> _Parts of the exercise_
[A] Reproduce the stretch of the suburbia essay from "SUBURBIA DELENDA EST, by" through "sent a clipping.".
[B] List the foods the suburbia essay names among the commerce that came to Route 5.
[C] Write the next part of the suburbia essay, starting after its final sentence.

━━━━━ Passage given ━━━━━

SUBURBIA DELENDA EST, by Bill Bonner
"It was the flight to suburbia [after 1929] that smashed land values in the big cities. That mighty blow to the economic centers of the country helped to bring on the Great Depression." ..... Jack Lessinger
A few months ago a friend, keeping me abreast of the hometown news, sent a clipping.
"La Plata Destroyed by Tornado," said the news article. The accompanying photograph showed several buildings leveled...with bits of vinyl siding scattered on the ground and fiberglass insulation hanging from a surviving tree as though it was Spanish moss.
The report told how 3 or 4 people were killed when a twister let loose and went through the Southern Maryland town.
"Small price to pay to rid the world of La Plata," your editor thought to himself. Even the debris was embarrassing. A decent building would have yielded at least a pile of bricks or stone. This stuff was so light the cyclone must have ripped it apart like a child opening a birthday present and carried it across the bay. They're probably still finds bits of aluminum siding and quarter-inch plywood over on the Eastern shore.
La Plata was once a fairly decent little burg. Your correspondent recalls his first summer job. Working for a building contractor, he was given 5 minutes instruction and put to work painting the new bank in the center of town. As the white paint dripped down his arm, he felt a little pride in having gainful employment and on contributing to a handsome building - for the bank was built on the colonial theme, out of brick with white trim (and the occasional serendipitous splash of white paint on red brick, courtesy of your editor).
Years later, Route 5 coming out of Washington was widened, and in came the commuters, the shopping malls, auto dealers, and almost every imaginable commerce that a man can put a price behind and parking lot in front of. Hamburgers, pizza, Chinese takeout, tacos...muffler replacement, tires, lubrication...once the division of labor took hold, there seemed no stopping it. You had only to drive along in the far right lane, keep your eyes open...and anything you might want would soon appear, advertised on a billboard. And so convenient!
European cities are different from Americans ones: people want to live in them.
Prices in Paris have risen sharply in the last 5 years. A one-bedroom apartment of just 500 square feet sells for $300,000. The closer to the center of town, the higher the price. And no wonder, in the center of European towns, you find good restaurants, movies, bars, clubs, museums - sidewalk cafes and street life. At 6PM on a Friday afternoon, when the weather is good, a person can scarcely find an empty chair at the Paradis across from our office.
By contrast, downtown Washington, at the vesper hour, is deserted.
With a few exceptions, American cities are not places people choose to live. They wouldn't choose to park their cars downtown either, but it is a necessity. And as soon as working hours are over, they get in their cars after work, roll up the windows, and get on the freeway. But instead of heading to some paradise beyond the city walls, the poor hapless commuter spends an hour in traffic to get nowhere. Driving down Route 5 to La Plata, Maryland, for example, he finds no museums, no cafes, no decent bars, no restaurants with a chef, no charm, nothing but a wasteland of strip malls and insipid houses tracked across the landscape like cogs in a zipper.

━━━━━ Data supplied ━━━━━

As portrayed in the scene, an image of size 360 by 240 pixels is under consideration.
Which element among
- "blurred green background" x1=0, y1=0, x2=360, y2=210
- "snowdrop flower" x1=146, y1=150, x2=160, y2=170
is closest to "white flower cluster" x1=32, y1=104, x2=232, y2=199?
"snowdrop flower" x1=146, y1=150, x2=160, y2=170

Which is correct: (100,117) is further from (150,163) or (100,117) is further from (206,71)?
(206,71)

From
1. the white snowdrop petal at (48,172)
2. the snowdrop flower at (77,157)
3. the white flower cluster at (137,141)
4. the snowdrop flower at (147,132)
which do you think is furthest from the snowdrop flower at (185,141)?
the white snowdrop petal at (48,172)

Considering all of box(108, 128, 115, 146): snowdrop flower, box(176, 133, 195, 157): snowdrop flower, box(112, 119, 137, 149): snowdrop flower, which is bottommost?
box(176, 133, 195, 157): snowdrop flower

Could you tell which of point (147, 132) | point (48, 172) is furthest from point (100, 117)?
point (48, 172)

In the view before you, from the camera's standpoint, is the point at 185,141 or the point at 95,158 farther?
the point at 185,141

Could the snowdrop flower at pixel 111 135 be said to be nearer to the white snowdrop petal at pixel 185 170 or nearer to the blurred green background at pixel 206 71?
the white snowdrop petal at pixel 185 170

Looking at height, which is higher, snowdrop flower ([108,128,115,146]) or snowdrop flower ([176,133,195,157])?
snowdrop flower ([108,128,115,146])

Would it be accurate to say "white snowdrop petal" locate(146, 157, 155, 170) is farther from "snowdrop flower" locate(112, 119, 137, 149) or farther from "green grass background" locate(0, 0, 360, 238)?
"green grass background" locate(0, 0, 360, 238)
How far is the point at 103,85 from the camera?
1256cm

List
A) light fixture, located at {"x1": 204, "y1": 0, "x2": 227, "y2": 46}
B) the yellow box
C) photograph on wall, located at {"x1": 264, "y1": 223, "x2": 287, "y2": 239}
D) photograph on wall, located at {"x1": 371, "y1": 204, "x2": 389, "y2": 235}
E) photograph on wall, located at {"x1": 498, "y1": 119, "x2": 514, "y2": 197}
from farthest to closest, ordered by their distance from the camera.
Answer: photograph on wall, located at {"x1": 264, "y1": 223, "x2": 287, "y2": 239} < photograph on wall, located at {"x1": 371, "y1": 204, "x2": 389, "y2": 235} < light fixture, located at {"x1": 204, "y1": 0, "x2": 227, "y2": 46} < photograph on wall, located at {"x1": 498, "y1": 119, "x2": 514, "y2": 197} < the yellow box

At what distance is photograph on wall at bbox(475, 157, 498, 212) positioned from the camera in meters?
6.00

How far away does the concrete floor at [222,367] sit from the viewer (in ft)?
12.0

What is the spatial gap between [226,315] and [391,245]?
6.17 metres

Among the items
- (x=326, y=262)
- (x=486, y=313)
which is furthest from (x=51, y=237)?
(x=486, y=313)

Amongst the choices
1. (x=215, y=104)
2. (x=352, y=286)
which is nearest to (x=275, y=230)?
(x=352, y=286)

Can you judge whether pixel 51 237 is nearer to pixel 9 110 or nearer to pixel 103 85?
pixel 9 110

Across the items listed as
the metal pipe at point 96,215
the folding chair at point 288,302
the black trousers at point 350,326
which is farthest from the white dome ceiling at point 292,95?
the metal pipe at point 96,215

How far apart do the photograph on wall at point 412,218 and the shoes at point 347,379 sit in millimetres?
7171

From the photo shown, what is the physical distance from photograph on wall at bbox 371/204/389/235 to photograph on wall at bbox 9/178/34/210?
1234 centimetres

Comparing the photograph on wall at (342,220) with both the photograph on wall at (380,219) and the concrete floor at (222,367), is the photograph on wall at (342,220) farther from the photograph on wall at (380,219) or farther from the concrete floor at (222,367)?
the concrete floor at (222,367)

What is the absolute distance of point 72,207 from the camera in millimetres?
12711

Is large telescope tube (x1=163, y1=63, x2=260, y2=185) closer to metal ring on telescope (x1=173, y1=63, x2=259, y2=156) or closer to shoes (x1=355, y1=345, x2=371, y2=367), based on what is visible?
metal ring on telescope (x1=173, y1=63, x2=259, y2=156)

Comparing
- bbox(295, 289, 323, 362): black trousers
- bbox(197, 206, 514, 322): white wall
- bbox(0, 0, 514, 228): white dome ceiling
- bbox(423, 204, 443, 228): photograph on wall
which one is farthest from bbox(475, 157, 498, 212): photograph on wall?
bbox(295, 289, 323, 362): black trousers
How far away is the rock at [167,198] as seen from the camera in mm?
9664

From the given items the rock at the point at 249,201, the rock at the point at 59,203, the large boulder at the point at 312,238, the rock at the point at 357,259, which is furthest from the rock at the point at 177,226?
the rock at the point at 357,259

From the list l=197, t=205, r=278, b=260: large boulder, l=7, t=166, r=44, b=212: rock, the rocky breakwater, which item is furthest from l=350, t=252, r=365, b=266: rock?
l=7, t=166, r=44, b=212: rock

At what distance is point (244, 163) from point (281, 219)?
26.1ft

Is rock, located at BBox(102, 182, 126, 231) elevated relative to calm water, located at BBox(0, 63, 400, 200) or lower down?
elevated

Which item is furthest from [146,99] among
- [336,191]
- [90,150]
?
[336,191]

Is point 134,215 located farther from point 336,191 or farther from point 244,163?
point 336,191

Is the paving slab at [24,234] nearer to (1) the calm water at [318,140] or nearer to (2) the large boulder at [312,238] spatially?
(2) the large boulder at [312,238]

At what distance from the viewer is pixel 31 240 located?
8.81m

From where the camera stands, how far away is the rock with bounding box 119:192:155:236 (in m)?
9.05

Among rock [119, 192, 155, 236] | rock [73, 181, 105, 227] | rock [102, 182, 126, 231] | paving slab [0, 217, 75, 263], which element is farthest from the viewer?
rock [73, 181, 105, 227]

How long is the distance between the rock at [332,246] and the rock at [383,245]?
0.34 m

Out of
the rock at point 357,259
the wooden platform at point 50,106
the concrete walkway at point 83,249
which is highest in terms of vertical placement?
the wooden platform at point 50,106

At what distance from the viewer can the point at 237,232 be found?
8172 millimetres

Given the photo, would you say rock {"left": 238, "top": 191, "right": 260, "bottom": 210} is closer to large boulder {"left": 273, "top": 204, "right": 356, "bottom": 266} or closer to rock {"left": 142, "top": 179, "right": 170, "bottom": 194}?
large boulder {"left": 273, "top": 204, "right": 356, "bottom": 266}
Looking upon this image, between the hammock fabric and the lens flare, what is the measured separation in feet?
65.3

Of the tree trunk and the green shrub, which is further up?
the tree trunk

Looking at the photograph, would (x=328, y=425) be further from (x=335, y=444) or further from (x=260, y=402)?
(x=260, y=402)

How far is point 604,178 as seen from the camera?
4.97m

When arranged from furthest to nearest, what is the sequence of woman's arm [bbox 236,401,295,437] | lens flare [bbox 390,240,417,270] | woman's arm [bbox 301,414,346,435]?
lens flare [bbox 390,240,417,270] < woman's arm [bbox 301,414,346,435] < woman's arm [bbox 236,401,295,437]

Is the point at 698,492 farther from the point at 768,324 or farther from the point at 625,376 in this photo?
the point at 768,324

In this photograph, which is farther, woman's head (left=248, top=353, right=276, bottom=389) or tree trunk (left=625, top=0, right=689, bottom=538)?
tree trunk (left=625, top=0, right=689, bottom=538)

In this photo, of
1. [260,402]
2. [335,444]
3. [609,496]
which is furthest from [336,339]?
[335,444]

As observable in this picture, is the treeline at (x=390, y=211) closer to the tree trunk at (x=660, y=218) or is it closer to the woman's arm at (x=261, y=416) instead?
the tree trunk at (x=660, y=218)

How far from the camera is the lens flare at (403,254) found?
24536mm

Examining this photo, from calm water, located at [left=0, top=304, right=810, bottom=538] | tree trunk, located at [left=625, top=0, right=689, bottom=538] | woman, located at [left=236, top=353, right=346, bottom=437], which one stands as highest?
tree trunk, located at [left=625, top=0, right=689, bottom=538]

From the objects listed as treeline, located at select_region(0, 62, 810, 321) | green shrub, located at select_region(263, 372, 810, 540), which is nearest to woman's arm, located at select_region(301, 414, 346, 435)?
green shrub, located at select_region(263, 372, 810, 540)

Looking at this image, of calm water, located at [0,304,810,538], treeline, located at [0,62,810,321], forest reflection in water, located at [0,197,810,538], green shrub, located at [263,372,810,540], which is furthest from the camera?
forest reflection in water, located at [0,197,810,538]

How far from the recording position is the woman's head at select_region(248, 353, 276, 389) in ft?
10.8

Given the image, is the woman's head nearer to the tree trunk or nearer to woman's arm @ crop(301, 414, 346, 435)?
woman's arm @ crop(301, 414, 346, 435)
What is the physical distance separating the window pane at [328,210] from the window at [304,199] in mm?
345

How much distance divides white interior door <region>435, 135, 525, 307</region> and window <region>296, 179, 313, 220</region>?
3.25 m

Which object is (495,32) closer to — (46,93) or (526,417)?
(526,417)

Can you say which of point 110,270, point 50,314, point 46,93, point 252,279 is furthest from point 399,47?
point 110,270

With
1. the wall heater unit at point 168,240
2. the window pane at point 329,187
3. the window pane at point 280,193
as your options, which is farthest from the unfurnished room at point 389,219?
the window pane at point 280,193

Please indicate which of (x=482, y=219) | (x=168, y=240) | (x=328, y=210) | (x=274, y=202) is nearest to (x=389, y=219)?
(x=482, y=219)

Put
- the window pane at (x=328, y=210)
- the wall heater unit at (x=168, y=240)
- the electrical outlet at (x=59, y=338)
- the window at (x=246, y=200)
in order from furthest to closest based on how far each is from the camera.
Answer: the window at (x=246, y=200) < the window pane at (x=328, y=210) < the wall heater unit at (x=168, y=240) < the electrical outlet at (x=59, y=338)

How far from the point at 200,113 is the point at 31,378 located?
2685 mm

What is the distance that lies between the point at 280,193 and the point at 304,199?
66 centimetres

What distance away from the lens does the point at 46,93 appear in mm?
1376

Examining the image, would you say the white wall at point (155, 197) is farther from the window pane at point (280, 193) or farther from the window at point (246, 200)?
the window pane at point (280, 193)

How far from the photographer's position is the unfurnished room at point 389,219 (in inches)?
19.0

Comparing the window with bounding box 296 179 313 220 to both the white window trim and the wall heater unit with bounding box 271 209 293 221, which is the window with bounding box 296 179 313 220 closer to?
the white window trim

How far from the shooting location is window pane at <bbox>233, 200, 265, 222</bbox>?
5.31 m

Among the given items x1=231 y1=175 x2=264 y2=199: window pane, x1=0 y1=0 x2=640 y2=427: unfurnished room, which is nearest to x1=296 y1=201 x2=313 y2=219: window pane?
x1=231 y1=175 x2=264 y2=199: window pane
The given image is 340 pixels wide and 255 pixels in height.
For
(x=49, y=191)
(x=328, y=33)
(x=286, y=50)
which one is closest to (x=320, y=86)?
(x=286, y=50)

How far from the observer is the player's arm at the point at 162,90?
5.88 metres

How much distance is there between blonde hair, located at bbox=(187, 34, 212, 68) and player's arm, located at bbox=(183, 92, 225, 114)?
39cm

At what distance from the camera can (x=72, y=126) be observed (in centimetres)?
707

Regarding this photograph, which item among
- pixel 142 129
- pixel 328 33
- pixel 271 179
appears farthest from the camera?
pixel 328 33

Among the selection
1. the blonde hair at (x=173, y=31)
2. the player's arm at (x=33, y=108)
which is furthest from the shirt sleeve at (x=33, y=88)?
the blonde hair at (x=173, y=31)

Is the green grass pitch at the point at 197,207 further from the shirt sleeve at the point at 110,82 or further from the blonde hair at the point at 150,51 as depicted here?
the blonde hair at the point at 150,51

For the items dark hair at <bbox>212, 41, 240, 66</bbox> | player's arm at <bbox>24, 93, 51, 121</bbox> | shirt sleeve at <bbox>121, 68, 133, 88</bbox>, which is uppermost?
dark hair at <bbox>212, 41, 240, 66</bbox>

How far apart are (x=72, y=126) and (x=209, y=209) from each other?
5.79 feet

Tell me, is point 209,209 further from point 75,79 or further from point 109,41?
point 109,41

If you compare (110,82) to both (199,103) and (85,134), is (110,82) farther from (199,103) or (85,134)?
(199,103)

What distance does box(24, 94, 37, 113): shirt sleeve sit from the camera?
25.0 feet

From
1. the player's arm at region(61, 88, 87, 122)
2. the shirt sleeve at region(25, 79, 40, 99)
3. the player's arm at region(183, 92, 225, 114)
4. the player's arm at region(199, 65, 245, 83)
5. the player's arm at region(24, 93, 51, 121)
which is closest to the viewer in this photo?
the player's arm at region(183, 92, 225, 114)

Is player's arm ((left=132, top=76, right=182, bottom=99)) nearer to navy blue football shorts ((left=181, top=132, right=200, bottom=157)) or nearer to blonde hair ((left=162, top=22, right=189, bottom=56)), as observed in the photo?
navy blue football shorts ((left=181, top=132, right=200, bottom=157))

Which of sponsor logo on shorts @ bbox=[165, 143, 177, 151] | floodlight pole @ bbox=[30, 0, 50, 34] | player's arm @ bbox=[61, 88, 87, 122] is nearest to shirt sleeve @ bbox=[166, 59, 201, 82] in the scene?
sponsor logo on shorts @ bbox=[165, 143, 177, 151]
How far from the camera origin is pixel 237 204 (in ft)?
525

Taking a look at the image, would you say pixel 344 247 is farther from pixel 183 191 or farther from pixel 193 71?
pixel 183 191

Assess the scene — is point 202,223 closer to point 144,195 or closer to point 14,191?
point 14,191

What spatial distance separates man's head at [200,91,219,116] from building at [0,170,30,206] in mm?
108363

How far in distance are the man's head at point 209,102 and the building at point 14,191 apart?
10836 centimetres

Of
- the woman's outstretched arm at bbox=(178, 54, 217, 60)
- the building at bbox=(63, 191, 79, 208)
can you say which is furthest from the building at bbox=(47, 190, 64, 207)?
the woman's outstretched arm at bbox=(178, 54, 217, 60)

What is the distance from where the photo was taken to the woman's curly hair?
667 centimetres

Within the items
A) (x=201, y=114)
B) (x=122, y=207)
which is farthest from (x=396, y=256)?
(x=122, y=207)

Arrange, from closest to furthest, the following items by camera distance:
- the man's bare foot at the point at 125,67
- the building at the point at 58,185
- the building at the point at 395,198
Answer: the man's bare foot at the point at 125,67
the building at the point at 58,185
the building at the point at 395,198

━━━━━

> _Solved tasks_
[A]
SUBURBIA DELENDA EST, by Bill Bonner
"It was the flight to suburbia [after 1929] that smashed land values in the big cities. That mighty blow to the economic centers of the country helped to bring on the Great Depression." ..... Jack Lessinger
A few months ago a friend, keeping me abreast of the hometown news, sent a clipping.

[B] Hamburgers, pizza, Chinese takeout, tacos

[C]
Nor are there any public fountains, gardens, grand avenues, parks worthy of the name...no history...and here we offer a guess: no future. Nothing but a desolation of parking lots and forlorn residential cul de sacs where the trees have been cut down so the streets could be named after them. On Dogwood Lane the houses are butted up against one another so a man risks splashing his neighbors when he washes his car. And over on Maple View Drive the neo-plantation style houses begin at $499,000, believe it or not. For the price, you get all the latest popular conveniences - water jets in the bathtubs, cable and alarm wiring, in-ground pool, 3 car garage, decks with barbecue and Jacuzzi, and heck, maybe even a family dog. Just hope that no tornado whips up and blows it all away.
It's the windows that bother us most. They stick the $499,000 house out in the middle of a tobacco field without even a locust tree for shade...and then nail the vinyl shutters to the wall. You'd think for that kind of money you'd get decent windows you could open...and decent shutters you could close. But shutters went out of fashion in America before WWII. Since then, people just turn up the air-conditioning, draw the blinds, and turn on the TV.
There are probably people who like suburbs. Of course, there are people who like Barbra Streisand and sumo wrestling. Most people look at the suburbs as a necessary evil - like taxes, except that it is an evil they plan to escape...after the kids have left home and their retirements have begun.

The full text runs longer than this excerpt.